Achromobacter xylosoxidans, bacteremia, Kaeng Khro, Streptomycin-resistant tuberculosis

Abstract

Introduction Achromobacter xylosoxidans can be found in both community and hospital environments. It can cause infection in immunocompromised patients and has many intrinsic characteristics that increase its likelihood of acquiring antibiotic resistance. Consensus guidelines on A. xylosoxidans treatment still remains a challenge; therefore, antibiotic choice must be considered by physician according to individual drug susceptibility patterns. In August 2020, the reported case, 50-year-old Thai male farmer presented to the emergency room of Kaeng Khro Hospital in Chaiyaphum, Thailand, , after experiencing fever with dyspnea for 3 days.
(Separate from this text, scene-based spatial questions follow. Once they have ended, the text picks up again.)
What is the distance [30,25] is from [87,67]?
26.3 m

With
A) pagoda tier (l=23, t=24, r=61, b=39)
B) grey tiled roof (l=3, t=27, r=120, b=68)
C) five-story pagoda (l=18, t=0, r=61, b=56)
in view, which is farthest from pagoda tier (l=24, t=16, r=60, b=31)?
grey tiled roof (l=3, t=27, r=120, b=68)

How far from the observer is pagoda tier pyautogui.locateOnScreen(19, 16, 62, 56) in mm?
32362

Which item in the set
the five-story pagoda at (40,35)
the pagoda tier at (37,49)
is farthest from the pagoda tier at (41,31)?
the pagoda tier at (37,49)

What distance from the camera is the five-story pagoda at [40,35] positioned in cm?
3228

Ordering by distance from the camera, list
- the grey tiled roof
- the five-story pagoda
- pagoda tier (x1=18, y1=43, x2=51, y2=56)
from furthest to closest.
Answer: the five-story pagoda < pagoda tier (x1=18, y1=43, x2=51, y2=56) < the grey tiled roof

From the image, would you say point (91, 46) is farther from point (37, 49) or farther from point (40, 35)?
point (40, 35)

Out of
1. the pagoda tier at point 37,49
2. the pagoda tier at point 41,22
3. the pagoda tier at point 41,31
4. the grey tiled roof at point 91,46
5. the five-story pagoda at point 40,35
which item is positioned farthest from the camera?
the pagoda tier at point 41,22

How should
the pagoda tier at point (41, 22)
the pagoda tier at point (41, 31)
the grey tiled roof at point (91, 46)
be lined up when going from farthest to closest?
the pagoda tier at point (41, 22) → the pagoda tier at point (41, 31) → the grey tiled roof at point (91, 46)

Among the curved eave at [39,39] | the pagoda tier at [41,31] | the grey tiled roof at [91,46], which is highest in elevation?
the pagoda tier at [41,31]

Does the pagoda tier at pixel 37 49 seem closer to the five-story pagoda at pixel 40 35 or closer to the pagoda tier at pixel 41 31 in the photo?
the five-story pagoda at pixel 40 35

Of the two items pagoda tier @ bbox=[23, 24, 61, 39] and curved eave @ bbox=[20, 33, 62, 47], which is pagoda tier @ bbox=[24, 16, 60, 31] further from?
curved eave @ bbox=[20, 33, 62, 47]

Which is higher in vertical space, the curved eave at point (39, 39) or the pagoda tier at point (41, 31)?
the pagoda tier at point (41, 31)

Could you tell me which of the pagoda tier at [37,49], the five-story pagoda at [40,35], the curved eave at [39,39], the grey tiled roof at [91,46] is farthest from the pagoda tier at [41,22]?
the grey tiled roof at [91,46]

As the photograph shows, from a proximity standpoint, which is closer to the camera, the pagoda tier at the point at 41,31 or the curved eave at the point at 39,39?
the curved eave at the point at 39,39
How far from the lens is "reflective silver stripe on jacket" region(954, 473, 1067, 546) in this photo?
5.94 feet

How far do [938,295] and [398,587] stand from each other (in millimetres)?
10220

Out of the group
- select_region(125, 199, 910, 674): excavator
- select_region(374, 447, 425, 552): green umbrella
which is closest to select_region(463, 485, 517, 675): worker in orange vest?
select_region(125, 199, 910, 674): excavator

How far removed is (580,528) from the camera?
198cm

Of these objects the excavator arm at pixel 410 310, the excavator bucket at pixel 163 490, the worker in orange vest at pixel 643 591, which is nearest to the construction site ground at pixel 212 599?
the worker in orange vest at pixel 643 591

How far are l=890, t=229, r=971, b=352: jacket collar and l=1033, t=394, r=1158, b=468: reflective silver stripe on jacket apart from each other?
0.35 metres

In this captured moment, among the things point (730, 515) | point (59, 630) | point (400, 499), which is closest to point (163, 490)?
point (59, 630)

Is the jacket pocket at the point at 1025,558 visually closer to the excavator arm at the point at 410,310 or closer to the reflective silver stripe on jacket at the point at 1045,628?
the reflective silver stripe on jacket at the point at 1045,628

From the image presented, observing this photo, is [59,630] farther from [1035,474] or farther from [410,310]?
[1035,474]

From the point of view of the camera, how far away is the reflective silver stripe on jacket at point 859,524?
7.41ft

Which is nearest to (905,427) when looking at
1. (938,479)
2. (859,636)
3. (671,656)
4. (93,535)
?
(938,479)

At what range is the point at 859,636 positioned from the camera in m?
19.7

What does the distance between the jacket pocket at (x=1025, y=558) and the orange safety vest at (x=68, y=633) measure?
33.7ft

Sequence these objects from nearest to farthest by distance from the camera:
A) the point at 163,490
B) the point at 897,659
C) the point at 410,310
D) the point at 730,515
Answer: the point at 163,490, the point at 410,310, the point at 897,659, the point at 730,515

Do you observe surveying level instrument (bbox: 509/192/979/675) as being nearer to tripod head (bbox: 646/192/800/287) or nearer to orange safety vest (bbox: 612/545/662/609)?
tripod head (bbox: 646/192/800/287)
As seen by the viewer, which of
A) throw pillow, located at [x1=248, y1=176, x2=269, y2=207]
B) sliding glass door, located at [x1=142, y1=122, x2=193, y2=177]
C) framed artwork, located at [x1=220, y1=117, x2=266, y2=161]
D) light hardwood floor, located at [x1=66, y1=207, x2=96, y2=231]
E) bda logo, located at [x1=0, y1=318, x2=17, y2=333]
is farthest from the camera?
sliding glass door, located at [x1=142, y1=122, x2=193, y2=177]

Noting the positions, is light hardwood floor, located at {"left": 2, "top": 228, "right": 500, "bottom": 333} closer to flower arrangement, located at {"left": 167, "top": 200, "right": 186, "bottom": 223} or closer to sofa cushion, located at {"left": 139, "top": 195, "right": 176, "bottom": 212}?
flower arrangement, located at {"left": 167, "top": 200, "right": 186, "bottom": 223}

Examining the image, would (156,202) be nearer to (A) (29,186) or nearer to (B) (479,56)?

He was a smoker (20 pack-years). He had a history of smear-positive pulmonary tuberculosis first diagnosed in 2017 with treatment completed. He had experienced a relapse of pulmonary tuberculosis in November 2018. Mycobacterium tuberculosis grew from sputum culture revealed its resistance to streptomycin. He had been lost to follow-up after 6 weeks of treatment. During this hospital course, he was diagnosed with acute respiratory failure and sepsis, and received endotracheal intubation and intravenous ceftazidime. Blood culture grew A. xylosoxidans with its antibiotic susceptibility pattern showing resistance to gentamicin, cefotaxime, and ceftriaxone, and intermediate resistance to netilmicin. Despite treatment, he died due to respiratory failure. Conclusion There is no evidence showing that pulmonary tuberculosis increase the risk of A. xylosoxidans infection, but bronchiectasis from inadequate tuberculsosis treatment and pulmonary scarring possibly increase the risk of the opportunistic infection in lung and blood stream. Although A. xylosoxidans infection is rare, it is clinically important because of its high mortality rate. In immunocompromised individuals presenting with infection, we should include A. xylosoxidans infection in the differential diagnosis.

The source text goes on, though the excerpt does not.